- Born: September 16, 1934 Waycross, Georgia, U.S.
- Died: March 15, 2010 (aged 75) Bunnell, Florida, U.S.

NASCAR Cup Series career
- 1 race run over 1 year
- Best finish: 276th (1956)
- First race: 1956 Daytona 160 (Daytona Beach Road Course)
| Wins | Top tens | Poles |
| 0 | 0 | 0 |

= W. H. Atkinson =

American racing driver

William Harry Atkinson III (September 16, 1934 – March 15, 2010) was an American auto dealer and stock car racing driver. He competed in one event in the NASCAR Grand National Division, now the NASCAR Cup Series.

==Personal life==
Born in Waycross, Georgia in 1934, Atkinson and his family moved to Bunnell, Florida in 1943, with his father purchasing the Bunnell Motor Company in 1944. A 1952 graduate of Bunnell High School, Atkinson took over the business upon the death of his father in 1962, operating the company until 1975. He also served two terms as a city commissioner in Bunnell.

==Racing career==
Atkinson competed in stock car auto racing during the early and mid-1950s, competing in a single event in the NASCAR Grand National Division in 1956 at the Daytona Beach and Road Course.
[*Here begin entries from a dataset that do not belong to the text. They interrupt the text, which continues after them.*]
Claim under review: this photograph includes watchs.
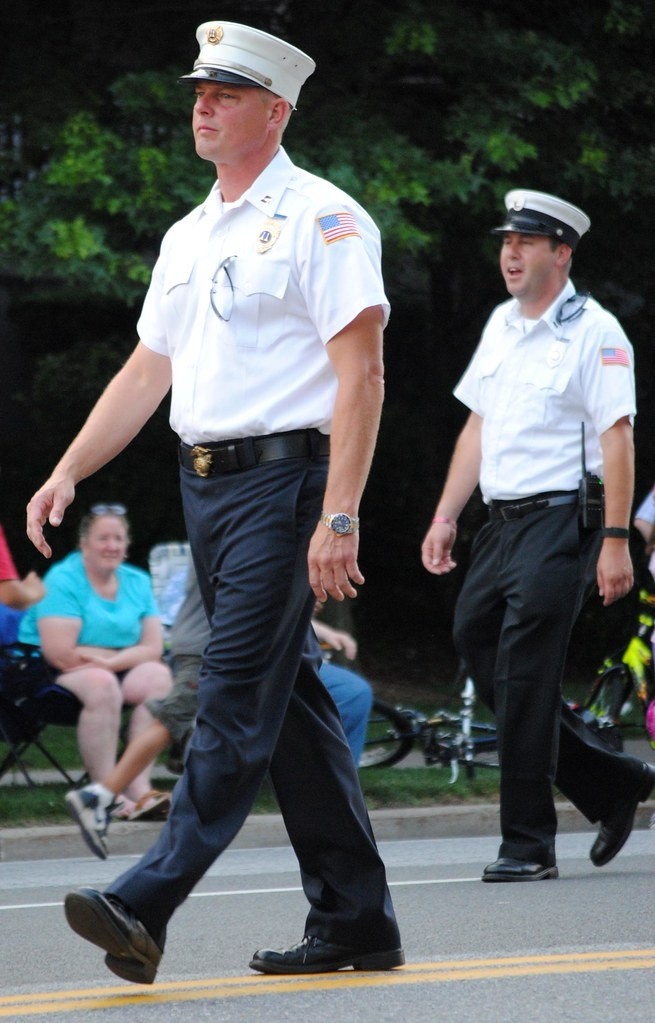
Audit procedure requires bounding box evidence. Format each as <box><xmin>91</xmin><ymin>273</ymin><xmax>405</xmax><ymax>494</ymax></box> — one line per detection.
<box><xmin>321</xmin><ymin>512</ymin><xmax>359</xmax><ymax>538</ymax></box>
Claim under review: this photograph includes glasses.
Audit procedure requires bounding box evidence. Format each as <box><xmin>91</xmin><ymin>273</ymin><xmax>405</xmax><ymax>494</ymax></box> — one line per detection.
<box><xmin>91</xmin><ymin>504</ymin><xmax>127</xmax><ymax>518</ymax></box>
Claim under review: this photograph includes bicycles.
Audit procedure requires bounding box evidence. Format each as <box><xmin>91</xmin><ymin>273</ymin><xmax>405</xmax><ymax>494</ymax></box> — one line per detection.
<box><xmin>360</xmin><ymin>675</ymin><xmax>621</xmax><ymax>786</ymax></box>
<box><xmin>583</xmin><ymin>586</ymin><xmax>654</xmax><ymax>715</ymax></box>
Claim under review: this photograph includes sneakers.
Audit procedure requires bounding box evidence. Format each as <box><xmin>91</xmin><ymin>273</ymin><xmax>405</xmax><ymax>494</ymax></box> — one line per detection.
<box><xmin>127</xmin><ymin>792</ymin><xmax>171</xmax><ymax>819</ymax></box>
<box><xmin>110</xmin><ymin>794</ymin><xmax>132</xmax><ymax>818</ymax></box>
<box><xmin>67</xmin><ymin>785</ymin><xmax>110</xmax><ymax>861</ymax></box>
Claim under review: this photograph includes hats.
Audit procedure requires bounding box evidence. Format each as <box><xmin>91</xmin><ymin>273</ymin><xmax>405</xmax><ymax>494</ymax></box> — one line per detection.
<box><xmin>494</xmin><ymin>188</ymin><xmax>590</xmax><ymax>251</ymax></box>
<box><xmin>180</xmin><ymin>22</ymin><xmax>314</xmax><ymax>108</ymax></box>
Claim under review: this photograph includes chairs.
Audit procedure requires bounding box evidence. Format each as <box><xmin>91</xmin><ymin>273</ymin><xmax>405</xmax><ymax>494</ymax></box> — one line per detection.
<box><xmin>0</xmin><ymin>640</ymin><xmax>135</xmax><ymax>792</ymax></box>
Starting 48th in a field of 80 cars, Atkinson finished 51st overall in the No. 265 Ford owned by his father.

Atkinson, through the Bunnell Motor Company, sponsored the 1967 Daytona 500-winning car of Mario Andretti.

==Death==
Atkinson died of natural causes on March 15, 2010, at his home in Bunnell. He had been married for 35 years and had three sons and two daughters.